Opinion: Sorry Jim, this is how you do a REAL productivity summit
The government’s productivity roundtable was not that productive, so I organised a real summit, writes Matt Canavan. WATCH NOW
I will give the government its due. It has at least belatedly recognised our woeful productivity performance and held a roundtable on the topic in Canberra.
That is the good news. The bad news is that their three-day productivity roundtable has not been that productive.
Given we have had the worst productivity performance of any developed nation in recent years – and the biggest drop in living standards – you would expect a sane government to conclude that we need to start doing things differently.
But instead, the government’s productivity roundtable has been an exercise in doubling down on failure.
YOU CAN WATCH THE ‘REAL ROUNDTABLE’ IN THE VIDEO PLAYER ABOVE
Australia has been installing solar and wind at a rate of four times that in North America and Europe. We have ended up with some of the highest power prices in the world. An outcome that the Australian Workers’ Union has recognised is threatening Australian jobs.
So, the government’s plan is to do more of the same by exempting solar and wind projects from financial performance standards and environmental laws. So, in the end, “green” energy would be exempt from our green laws.
The Australian Government is now spending $300bn a year more than it did before Covid-19. That amounts to an extra $30,000 per year per Australian household. Do you think we are getting $30,000 a year more in the value of our hospitals, our schools and our roads?
Yet the main ideas to come out of the roundtable have been for more taxes on cars, factories and business profits. Instead of tightening their own belt, your government wants to force you to tighten yours more.
Our economic policies have been like the salesman who is losing $5 on every item sold. So, his answer is to make up the losses through more volume sold.
To make things better we need to change the failed economic model that has emerged from Canberra in the past two decades. Over that time the labour productivity of our electricity and gas sector has crashed by 20 per cent forcing energy prices through the roof. We need an economic policy revolution not a continuation of failure.
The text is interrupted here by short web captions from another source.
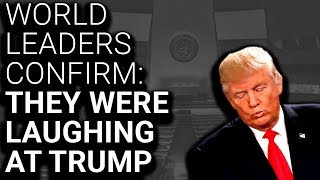 Video World Leaders Confirm: We Were Laughing AT, Not WITH Trump MP3, 3GP, MP4, WEBM, AVI, FLV Oktober 2018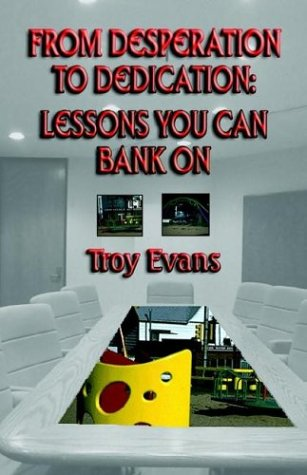 From Desperation to Dedication: Lessons You Can Bank On: Troy D. Evans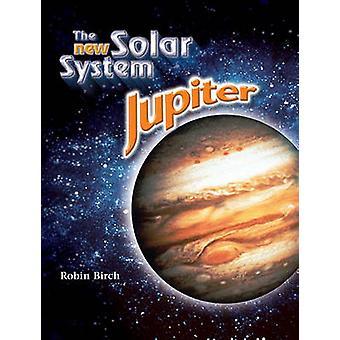Jupiter (2nd) by Robin Birch - 9781604132120 Book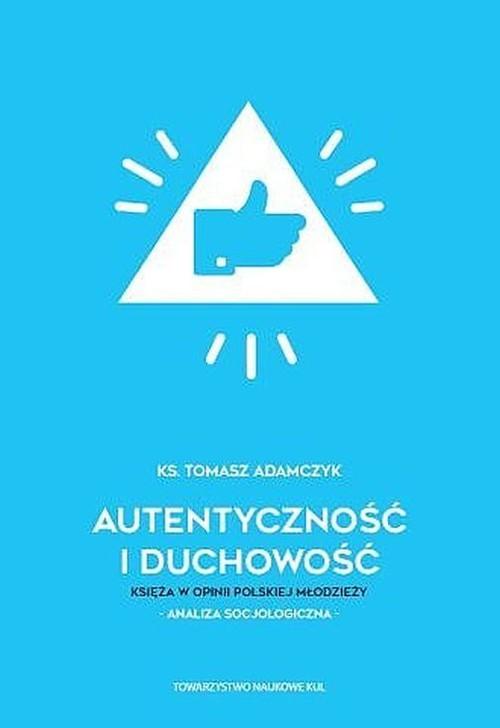 okładka Autentyczność i duchowość Księża w opinii polskiej młodzieży Analiza socjologicznaksiążka      Tomasz Adamczyk
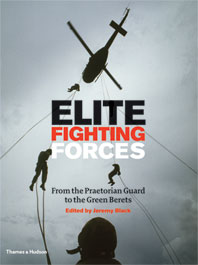 Elite Fighting Forces: From the Praetorian Guard to the Green Berets Cover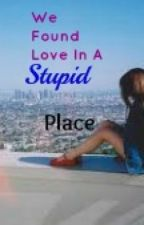 We Found Love In A Stupid Place - One Direction FanFic by musicalclifford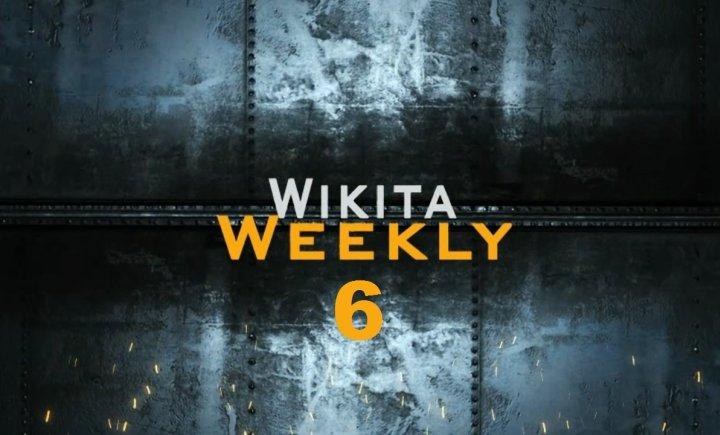 Wikita Weekly | Выпуск 6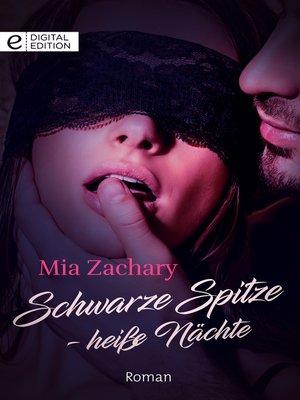 cover image of Schwarze Spitze--Heiße Nächte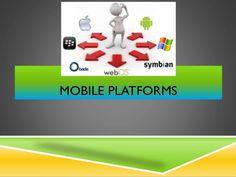 #Mobile Platforms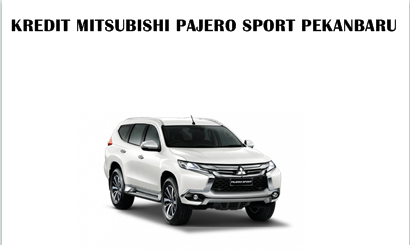 PAKET KREDIT MURAH MITSUBISHI PAJERO SPORT PEKANBARU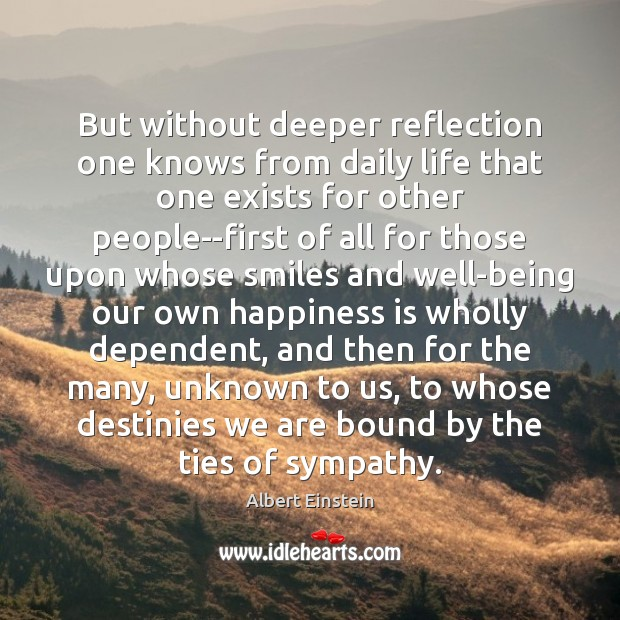 But without deeper reflection one knows from daily life that one exists Albert Einstein Picture Quote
So, I organised a REAL productivity summit to focus on the real challenges that are holding our country back. Unlike the government’s fake summit, mine tackled the elephants in the room like energy prices, industrial relations and rampant government spending and regulations.
YOU CAN WATCH THE ‘REAL ROUNDTABLE’ IN THE VIDEO PLAYER ABOVE
The former head of the Productivity Commission, Gary Banks, made the point that our low energy prices used to allow us to pay higher wages and provide better working conditions under our industrial relations system. Now that we have lost our energy competitiveness, real wages are declining.
The Housing Industry Association noted that there are now 70,000 pages of rules that govern how a home is built adding ridiculous amounts to the cost of building a home. We agreed that we need to re-establish an independent body to review all government regulations and that every year Parliament should devote one day to repealing out-of-date and costly laws.
David Pearl, a former assistant secretary of the Treasury, proposed that we outlaw bracket creep that just allows the government to tax you more when there is inflation. He proposed that we reduce government spending by four percentage points of GDP over time and return the savings in tax cuts. If we did this that would see that $300bn increase in government spending that I mentioned above, limited to a more reasonable $200bn increase.
As David said when we ration our carbon emissions, we ration our economic growth. The pursuit of net zero emissions is putting a massive handbrake on our economic potential and for no environmental gain. As Centre of Independent Studies energy analyst Aidan Morrison showed, coal-fired power is half the cost of a solar and wind-based system.
We should scrap net zero along with our legislative ban on nuclear energy and our de facto ban on coal fired power stations. Coal remains Australia’s cheapest form of reliable electricity. We will not blow the planet up if we build a few modern coal fired power stations especially when China is building two a week.
In short, my productivity summit proposed the radical idea of cutting government taxes and regulations, not increasing them. We got more done in half a day than the government’s unproductive talkfest over three days. That should not be surprising because the main takeaway of our discussions was that to make the Australian economy bigger, we need government to be smaller.